I wanted to write about the Linux boot and UEFI from a while now, but I figured out is better to learn first more about the issue and take a deep breath before taking a position. In the meantime, many faces of the debate were talked in various places, so I think I have a better grasp.

From the beginning, when people started talking about Secure Boot some warned about the treat to Free Software, but they were pretty much dismissed by many as a bunch of hippies following the smelly RMS, we'll surely find a way around when will get to it. Now, after mjg wrote a long technical pieces about the struggles of making Fedora boot on UEFI with Secure Boot enabled, we can the alarmists were right and Microsoft managed to give a fatal blow to Free Software on the desktop with the help of many hardware manufacturers.

The problem is Free Software won't be able to co-exist with Windows and keep its freedom, people will have to make the choice: break-up totally with Windows (really hard in the computing landscape of today) or give away one of the fundamental freedoms granted by GPL (modify and distribute the software). Sure, this is not a problem in the server world, where you can safely turn Secure Boot off and live happily (boot malware does not affect Linux) as this is not a problem in the enterprise desktop in the places where the game is Linux-only. It is a problem in the hobbyist space, where people play with different stuff all the time and is a problem with adoption, when new potential users will have their computers locked to Windows. It is also not a Linux problem, is a Free Software problem, if you give away freedoms, you can still run Linux.

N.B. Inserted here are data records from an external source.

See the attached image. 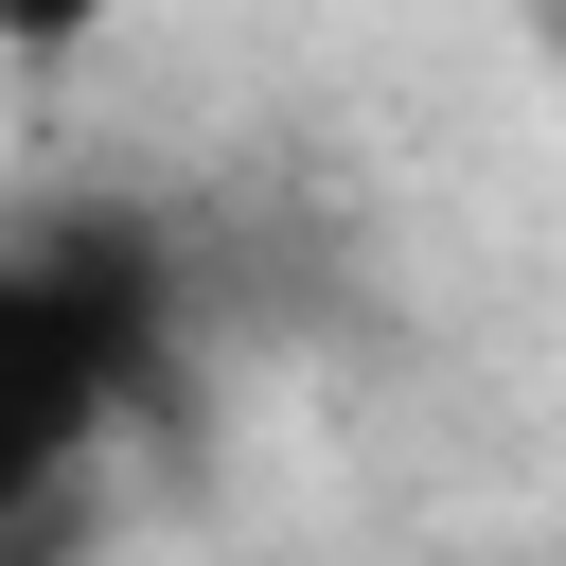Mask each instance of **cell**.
I'll return each instance as SVG.
<instances>
[{
  "label": "cell",
  "mask_w": 566,
  "mask_h": 566,
  "mask_svg": "<svg viewBox=\"0 0 566 566\" xmlns=\"http://www.w3.org/2000/svg\"><path fill=\"white\" fill-rule=\"evenodd\" d=\"M0 18H18V53H71V35H88V18H124V0H0Z\"/></svg>",
  "instance_id": "7a4b0ae2"
},
{
  "label": "cell",
  "mask_w": 566,
  "mask_h": 566,
  "mask_svg": "<svg viewBox=\"0 0 566 566\" xmlns=\"http://www.w3.org/2000/svg\"><path fill=\"white\" fill-rule=\"evenodd\" d=\"M142 371H159V230L35 212L0 265V513H18V548H53L88 442L142 407Z\"/></svg>",
  "instance_id": "6da1fadb"
}]
</instances>
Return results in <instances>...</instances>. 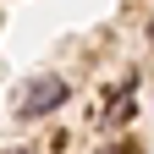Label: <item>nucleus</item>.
Instances as JSON below:
<instances>
[{
    "label": "nucleus",
    "instance_id": "obj_1",
    "mask_svg": "<svg viewBox=\"0 0 154 154\" xmlns=\"http://www.w3.org/2000/svg\"><path fill=\"white\" fill-rule=\"evenodd\" d=\"M66 94L72 83L66 77H33V83H22V94H17V121H38V116H50V110H61L66 105Z\"/></svg>",
    "mask_w": 154,
    "mask_h": 154
},
{
    "label": "nucleus",
    "instance_id": "obj_2",
    "mask_svg": "<svg viewBox=\"0 0 154 154\" xmlns=\"http://www.w3.org/2000/svg\"><path fill=\"white\" fill-rule=\"evenodd\" d=\"M6 154H33V149H6Z\"/></svg>",
    "mask_w": 154,
    "mask_h": 154
},
{
    "label": "nucleus",
    "instance_id": "obj_3",
    "mask_svg": "<svg viewBox=\"0 0 154 154\" xmlns=\"http://www.w3.org/2000/svg\"><path fill=\"white\" fill-rule=\"evenodd\" d=\"M149 44H154V22H149Z\"/></svg>",
    "mask_w": 154,
    "mask_h": 154
}]
</instances>
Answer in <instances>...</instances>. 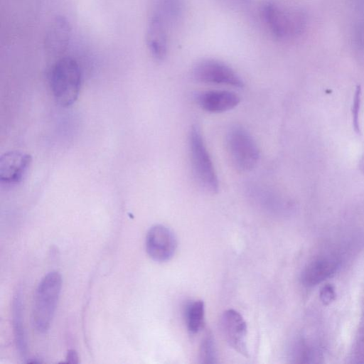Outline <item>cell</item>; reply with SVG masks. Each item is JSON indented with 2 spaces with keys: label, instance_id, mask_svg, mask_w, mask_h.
<instances>
[{
  "label": "cell",
  "instance_id": "1",
  "mask_svg": "<svg viewBox=\"0 0 364 364\" xmlns=\"http://www.w3.org/2000/svg\"><path fill=\"white\" fill-rule=\"evenodd\" d=\"M62 287L58 272H50L41 279L34 295L32 324L38 333H44L50 326Z\"/></svg>",
  "mask_w": 364,
  "mask_h": 364
},
{
  "label": "cell",
  "instance_id": "2",
  "mask_svg": "<svg viewBox=\"0 0 364 364\" xmlns=\"http://www.w3.org/2000/svg\"><path fill=\"white\" fill-rule=\"evenodd\" d=\"M49 81L53 95L62 107H69L77 100L82 83L80 68L70 57L59 58L52 66Z\"/></svg>",
  "mask_w": 364,
  "mask_h": 364
},
{
  "label": "cell",
  "instance_id": "3",
  "mask_svg": "<svg viewBox=\"0 0 364 364\" xmlns=\"http://www.w3.org/2000/svg\"><path fill=\"white\" fill-rule=\"evenodd\" d=\"M188 141L192 171L197 183L209 193H218V178L200 129L197 124L191 127Z\"/></svg>",
  "mask_w": 364,
  "mask_h": 364
},
{
  "label": "cell",
  "instance_id": "4",
  "mask_svg": "<svg viewBox=\"0 0 364 364\" xmlns=\"http://www.w3.org/2000/svg\"><path fill=\"white\" fill-rule=\"evenodd\" d=\"M226 147L233 166L240 171L252 170L259 159V150L250 133L242 126H231L226 134Z\"/></svg>",
  "mask_w": 364,
  "mask_h": 364
},
{
  "label": "cell",
  "instance_id": "5",
  "mask_svg": "<svg viewBox=\"0 0 364 364\" xmlns=\"http://www.w3.org/2000/svg\"><path fill=\"white\" fill-rule=\"evenodd\" d=\"M262 18L270 33L277 38L287 39L299 34L305 24L304 15L267 1L261 9Z\"/></svg>",
  "mask_w": 364,
  "mask_h": 364
},
{
  "label": "cell",
  "instance_id": "6",
  "mask_svg": "<svg viewBox=\"0 0 364 364\" xmlns=\"http://www.w3.org/2000/svg\"><path fill=\"white\" fill-rule=\"evenodd\" d=\"M193 78L200 82L226 85L242 88V77L228 65L212 58L198 61L193 68Z\"/></svg>",
  "mask_w": 364,
  "mask_h": 364
},
{
  "label": "cell",
  "instance_id": "7",
  "mask_svg": "<svg viewBox=\"0 0 364 364\" xmlns=\"http://www.w3.org/2000/svg\"><path fill=\"white\" fill-rule=\"evenodd\" d=\"M177 241L173 232L163 225H155L148 231L146 237V250L156 262H166L173 255Z\"/></svg>",
  "mask_w": 364,
  "mask_h": 364
},
{
  "label": "cell",
  "instance_id": "8",
  "mask_svg": "<svg viewBox=\"0 0 364 364\" xmlns=\"http://www.w3.org/2000/svg\"><path fill=\"white\" fill-rule=\"evenodd\" d=\"M220 324L228 344L240 354L248 357L247 324L241 314L234 309H228L223 314Z\"/></svg>",
  "mask_w": 364,
  "mask_h": 364
},
{
  "label": "cell",
  "instance_id": "9",
  "mask_svg": "<svg viewBox=\"0 0 364 364\" xmlns=\"http://www.w3.org/2000/svg\"><path fill=\"white\" fill-rule=\"evenodd\" d=\"M71 26L63 16H55L49 23L43 40L45 50L53 55H60L68 48Z\"/></svg>",
  "mask_w": 364,
  "mask_h": 364
},
{
  "label": "cell",
  "instance_id": "10",
  "mask_svg": "<svg viewBox=\"0 0 364 364\" xmlns=\"http://www.w3.org/2000/svg\"><path fill=\"white\" fill-rule=\"evenodd\" d=\"M30 154L11 151L0 158V180L5 183H18L24 178L31 164Z\"/></svg>",
  "mask_w": 364,
  "mask_h": 364
},
{
  "label": "cell",
  "instance_id": "11",
  "mask_svg": "<svg viewBox=\"0 0 364 364\" xmlns=\"http://www.w3.org/2000/svg\"><path fill=\"white\" fill-rule=\"evenodd\" d=\"M168 23L154 12L148 23L146 41L150 53L156 60H163L168 52Z\"/></svg>",
  "mask_w": 364,
  "mask_h": 364
},
{
  "label": "cell",
  "instance_id": "12",
  "mask_svg": "<svg viewBox=\"0 0 364 364\" xmlns=\"http://www.w3.org/2000/svg\"><path fill=\"white\" fill-rule=\"evenodd\" d=\"M198 106L210 113H222L236 107L240 97L235 92L228 90H206L196 95Z\"/></svg>",
  "mask_w": 364,
  "mask_h": 364
},
{
  "label": "cell",
  "instance_id": "13",
  "mask_svg": "<svg viewBox=\"0 0 364 364\" xmlns=\"http://www.w3.org/2000/svg\"><path fill=\"white\" fill-rule=\"evenodd\" d=\"M338 261L334 257H320L309 262L301 274V281L306 287L315 286L331 277L338 268Z\"/></svg>",
  "mask_w": 364,
  "mask_h": 364
},
{
  "label": "cell",
  "instance_id": "14",
  "mask_svg": "<svg viewBox=\"0 0 364 364\" xmlns=\"http://www.w3.org/2000/svg\"><path fill=\"white\" fill-rule=\"evenodd\" d=\"M12 312L16 346L18 353L24 358L27 355V345L22 321V297L20 289L14 295Z\"/></svg>",
  "mask_w": 364,
  "mask_h": 364
},
{
  "label": "cell",
  "instance_id": "15",
  "mask_svg": "<svg viewBox=\"0 0 364 364\" xmlns=\"http://www.w3.org/2000/svg\"><path fill=\"white\" fill-rule=\"evenodd\" d=\"M183 8V0H156L154 12L159 14L169 26L178 22Z\"/></svg>",
  "mask_w": 364,
  "mask_h": 364
},
{
  "label": "cell",
  "instance_id": "16",
  "mask_svg": "<svg viewBox=\"0 0 364 364\" xmlns=\"http://www.w3.org/2000/svg\"><path fill=\"white\" fill-rule=\"evenodd\" d=\"M186 321L188 330L197 333L203 328L205 318V306L201 300L190 303L186 309Z\"/></svg>",
  "mask_w": 364,
  "mask_h": 364
},
{
  "label": "cell",
  "instance_id": "17",
  "mask_svg": "<svg viewBox=\"0 0 364 364\" xmlns=\"http://www.w3.org/2000/svg\"><path fill=\"white\" fill-rule=\"evenodd\" d=\"M216 349L214 339L211 334L208 333L201 342L199 350V361L203 364L217 363Z\"/></svg>",
  "mask_w": 364,
  "mask_h": 364
},
{
  "label": "cell",
  "instance_id": "18",
  "mask_svg": "<svg viewBox=\"0 0 364 364\" xmlns=\"http://www.w3.org/2000/svg\"><path fill=\"white\" fill-rule=\"evenodd\" d=\"M361 87L360 85L356 87L352 106V120L353 126L355 132L358 134L360 133L359 113L361 107Z\"/></svg>",
  "mask_w": 364,
  "mask_h": 364
},
{
  "label": "cell",
  "instance_id": "19",
  "mask_svg": "<svg viewBox=\"0 0 364 364\" xmlns=\"http://www.w3.org/2000/svg\"><path fill=\"white\" fill-rule=\"evenodd\" d=\"M336 298L334 288L331 284L324 285L320 291V299L324 304H328Z\"/></svg>",
  "mask_w": 364,
  "mask_h": 364
},
{
  "label": "cell",
  "instance_id": "20",
  "mask_svg": "<svg viewBox=\"0 0 364 364\" xmlns=\"http://www.w3.org/2000/svg\"><path fill=\"white\" fill-rule=\"evenodd\" d=\"M225 7L232 10H243L249 6L250 0H219Z\"/></svg>",
  "mask_w": 364,
  "mask_h": 364
},
{
  "label": "cell",
  "instance_id": "21",
  "mask_svg": "<svg viewBox=\"0 0 364 364\" xmlns=\"http://www.w3.org/2000/svg\"><path fill=\"white\" fill-rule=\"evenodd\" d=\"M66 362L68 363H77L78 356L75 350H69L66 355Z\"/></svg>",
  "mask_w": 364,
  "mask_h": 364
},
{
  "label": "cell",
  "instance_id": "22",
  "mask_svg": "<svg viewBox=\"0 0 364 364\" xmlns=\"http://www.w3.org/2000/svg\"><path fill=\"white\" fill-rule=\"evenodd\" d=\"M359 166H360L361 171L364 173V156L360 159Z\"/></svg>",
  "mask_w": 364,
  "mask_h": 364
}]
</instances>
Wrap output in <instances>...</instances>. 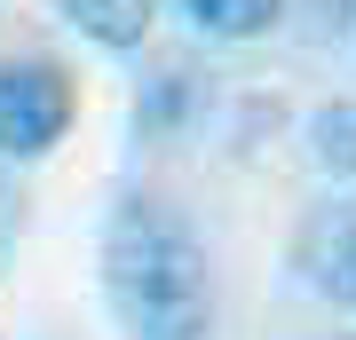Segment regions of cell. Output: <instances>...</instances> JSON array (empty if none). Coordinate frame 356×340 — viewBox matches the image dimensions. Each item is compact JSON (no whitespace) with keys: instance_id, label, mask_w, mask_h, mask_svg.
I'll return each instance as SVG.
<instances>
[{"instance_id":"6da1fadb","label":"cell","mask_w":356,"mask_h":340,"mask_svg":"<svg viewBox=\"0 0 356 340\" xmlns=\"http://www.w3.org/2000/svg\"><path fill=\"white\" fill-rule=\"evenodd\" d=\"M103 293L127 340H214L206 238L151 190H127L103 222Z\"/></svg>"},{"instance_id":"7a4b0ae2","label":"cell","mask_w":356,"mask_h":340,"mask_svg":"<svg viewBox=\"0 0 356 340\" xmlns=\"http://www.w3.org/2000/svg\"><path fill=\"white\" fill-rule=\"evenodd\" d=\"M72 72L48 56H24V63H0V159H48L56 143L72 135Z\"/></svg>"},{"instance_id":"3957f363","label":"cell","mask_w":356,"mask_h":340,"mask_svg":"<svg viewBox=\"0 0 356 340\" xmlns=\"http://www.w3.org/2000/svg\"><path fill=\"white\" fill-rule=\"evenodd\" d=\"M293 269L317 301L356 309V206H317L293 238Z\"/></svg>"},{"instance_id":"277c9868","label":"cell","mask_w":356,"mask_h":340,"mask_svg":"<svg viewBox=\"0 0 356 340\" xmlns=\"http://www.w3.org/2000/svg\"><path fill=\"white\" fill-rule=\"evenodd\" d=\"M64 16H72V32L79 40H95V48H143L159 24V0H64Z\"/></svg>"},{"instance_id":"5b68a950","label":"cell","mask_w":356,"mask_h":340,"mask_svg":"<svg viewBox=\"0 0 356 340\" xmlns=\"http://www.w3.org/2000/svg\"><path fill=\"white\" fill-rule=\"evenodd\" d=\"M309 159H317L332 182H356V95H332L325 111L309 119Z\"/></svg>"},{"instance_id":"8992f818","label":"cell","mask_w":356,"mask_h":340,"mask_svg":"<svg viewBox=\"0 0 356 340\" xmlns=\"http://www.w3.org/2000/svg\"><path fill=\"white\" fill-rule=\"evenodd\" d=\"M182 16L214 40H261L285 16V0H182Z\"/></svg>"},{"instance_id":"52a82bcc","label":"cell","mask_w":356,"mask_h":340,"mask_svg":"<svg viewBox=\"0 0 356 340\" xmlns=\"http://www.w3.org/2000/svg\"><path fill=\"white\" fill-rule=\"evenodd\" d=\"M198 95V72H166L151 95H143V127H175L182 119V103Z\"/></svg>"},{"instance_id":"ba28073f","label":"cell","mask_w":356,"mask_h":340,"mask_svg":"<svg viewBox=\"0 0 356 340\" xmlns=\"http://www.w3.org/2000/svg\"><path fill=\"white\" fill-rule=\"evenodd\" d=\"M348 340H356V332H348Z\"/></svg>"}]
</instances>
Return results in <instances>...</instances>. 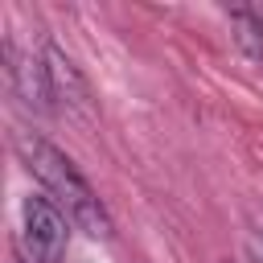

I can see how people wanting to run Linux and Windows 8 (let aside me not understanding why anyone would want to use Windows 8, it's a turd, from the same category with GNOME Shell, a tabled interface shoehorned into a desktop) will enter BIOS(UEFI) at every boot and change the Secure Boot flag according with the OS they are going to start (time wasting and annoying). And you will have to turn it off, don't expect things like drivers or kernel modules from RPM fusion or similar sources to receive certificates, after all they distribute software with legal restrictions in the US, the home of the certification authority.

So short term disable Secure Boot, keep Windows 7 if you have to dual boot, put your own keys inside BIOS(UEFI), pay, there seem to be some solutions. How about long term? I expect "pirates" will crack Windows 8 anyway and make it boot without Secure Boot. Then, in one or two releases Microsoft will change the logo specifications, Secure Boot will be mandatory with no BIOS option to turn it off - we must defend ourselves from evil pirates and malware writers and over 90% of the computers, "designed for Windows", will be unable to run a Free Software operating system (Linux desktop is busy chasing windmills with user interface experiments, so it won't gain significant market share).

My prevision is even more grim: by that time Windows will move to allowing installs only from the "app store" and Free Software applications will be out (remember, apps like Firefox, LibreOffice or even GIMP have the bulk of the users on Windows). By that time Free Software will be dead and buried, wanting a Microsoft alternative we will have the choice of Google Chrome with everything in the "cloud".

Quite negative so far, right? There should be a solution I see... yes, I think the Free Software world should refuse Microsoft's proposal for Secure Boot. Some FOSS developers argue having a secure boot process can be a good thing, while they may be right, here is not the case, Microsoft proposal is broken by design, we should not endorse it, join the opposition and get the anti-trust regulators to make something, all while teaching people how to change BIOS settings and generate and install own keys. I don't see any important player endorsing the FSF petition: Fedora is not there, Red Hat is not there, Debian is not there, Canonical is not there, Ubuntu is not there, Mint is not there... not any distro is there. And this is a bad thing.